Passage to read →
U.S. EPA Environmental Technology Verification (ETV) Program
                  Advanced Monitoring Systems (AMS) Center
                  Water Stakeholder Committee Teleconference
                            Wednesday, May 27, 2009
  Stakeholder Committee Members:
  Joel Allen, EPA
  John Carlton, Alabama Dept. of Environmental Management (retired)
  Tom Gargan, U.S. Army Center for Environmental Health Research
  Christine Kolbe, Texas Commission on Environmental Quality
  Max Lee, Dow Chemical
  Marty Link, Nebraska Department of Environmental Quality
  Alan Mearns, Hazardous Materials Response Division, National Oceanic and
    Atmospheric Administration (NOAA)
  Vito Minei,  Suffolk County Department of Health Services
  Rick Sakaji, East Bay Municipal Utility District
  Ken Wood, DuPont Corporate Environmental Engineering Group

  Dick Burrows, U.S. Army Center for Health Promotion and Preventive Medicine
  Will Myers, Nebraska Department of Environmental Quality
  Dave Schumacher, Nebraska Department of Environmental Quality

  ETV AMS Center Staff:
  Amy Dindal, Battelle
  Teresa Harten, EPA
  Michelle Henderson, EPA
  Ryan James, Battelle
  John McKernan, EPA
  Rachel Sell, Battelle

Rachel Sell, Battelle AMS Center Stakeholder Coordinator, welcomed committee stakeholders
and AMS Center staff, took roll call of the participants in the teleconference, and provided an
overview of the agenda.

ETV Updates and AMS Center News
Dr. John McKernan, AMS Center EPA Project Officer, announced that the ETV AMS Center
has received support from the EPA Environmental Technology Council (ETC) to fund four
proposals for verification of water monitoring technologies:

•  Evaluation of Nitrate Sensors for Groundwater Remediation Monitoring
•  Pathogen Monitors for E. coli and Total Coliforms in Water
•  Testing Toxic Blue-Green Algae for Microcystins in Freshwater Sources
•  Monitoring Technologies for Measuring Stored Carbon Dioxide from Sequestration
These technology categories have been priorities for the AMS Center stakeholders. All four
projects will involve AMS testing of novel and potentially cost-effective monitoring
technologies to provide results in short time frames. The four proposals were selected from more
than 20 monitoring technology proposals submitted to the ETC for consideration.
There already are some vendors  interested in testing.  Oklahoma Department of Agriculture has
sites for the nitrate sensor evaluation, Nebraska Department of Environmental Quality (NDEQ)
for microcystins, and EPA Region 7 for carbon sequestration.

Work required → In the teleconference notes, which agency has sites for the microcystins evaluation?

Saved entries →

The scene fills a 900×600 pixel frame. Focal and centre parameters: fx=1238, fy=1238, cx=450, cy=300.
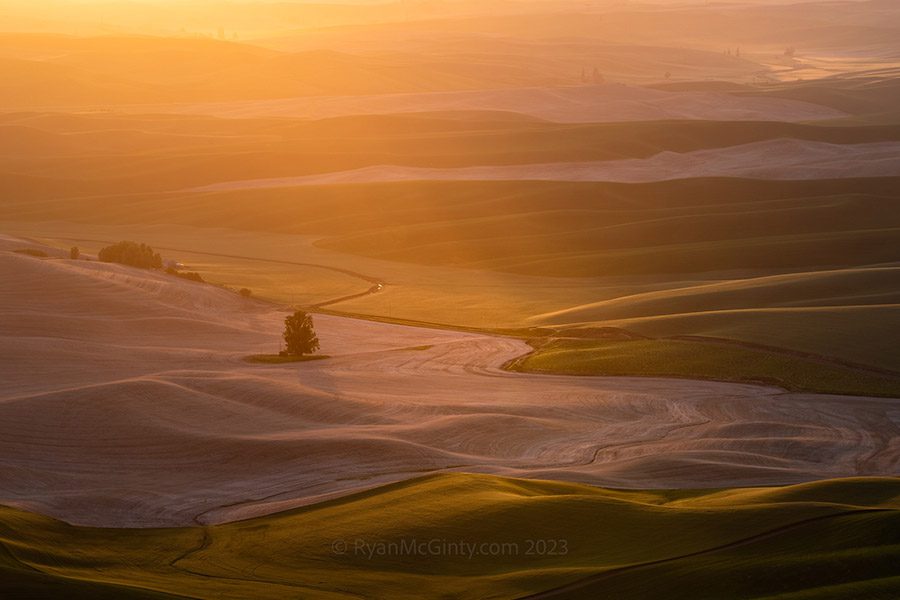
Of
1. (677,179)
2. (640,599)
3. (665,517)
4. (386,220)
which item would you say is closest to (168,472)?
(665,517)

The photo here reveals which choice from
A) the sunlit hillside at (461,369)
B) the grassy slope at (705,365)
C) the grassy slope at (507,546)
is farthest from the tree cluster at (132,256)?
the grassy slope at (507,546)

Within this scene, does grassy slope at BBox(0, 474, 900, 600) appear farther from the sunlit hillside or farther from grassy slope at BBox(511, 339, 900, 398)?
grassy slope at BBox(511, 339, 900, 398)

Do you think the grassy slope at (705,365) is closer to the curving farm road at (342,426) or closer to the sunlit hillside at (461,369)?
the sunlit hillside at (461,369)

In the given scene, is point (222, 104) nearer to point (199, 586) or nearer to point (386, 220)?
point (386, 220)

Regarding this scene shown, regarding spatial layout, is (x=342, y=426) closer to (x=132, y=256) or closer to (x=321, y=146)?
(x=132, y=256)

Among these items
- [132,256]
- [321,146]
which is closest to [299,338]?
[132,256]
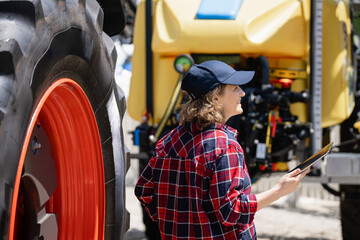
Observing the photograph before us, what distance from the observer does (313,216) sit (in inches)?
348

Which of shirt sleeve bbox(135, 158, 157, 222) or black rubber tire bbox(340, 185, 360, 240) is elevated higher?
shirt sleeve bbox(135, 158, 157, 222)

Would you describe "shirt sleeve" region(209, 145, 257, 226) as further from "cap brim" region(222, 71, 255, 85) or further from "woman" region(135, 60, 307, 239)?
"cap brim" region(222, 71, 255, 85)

Output of the task → The Nebraska Department of Environmental Quality (NDEQ).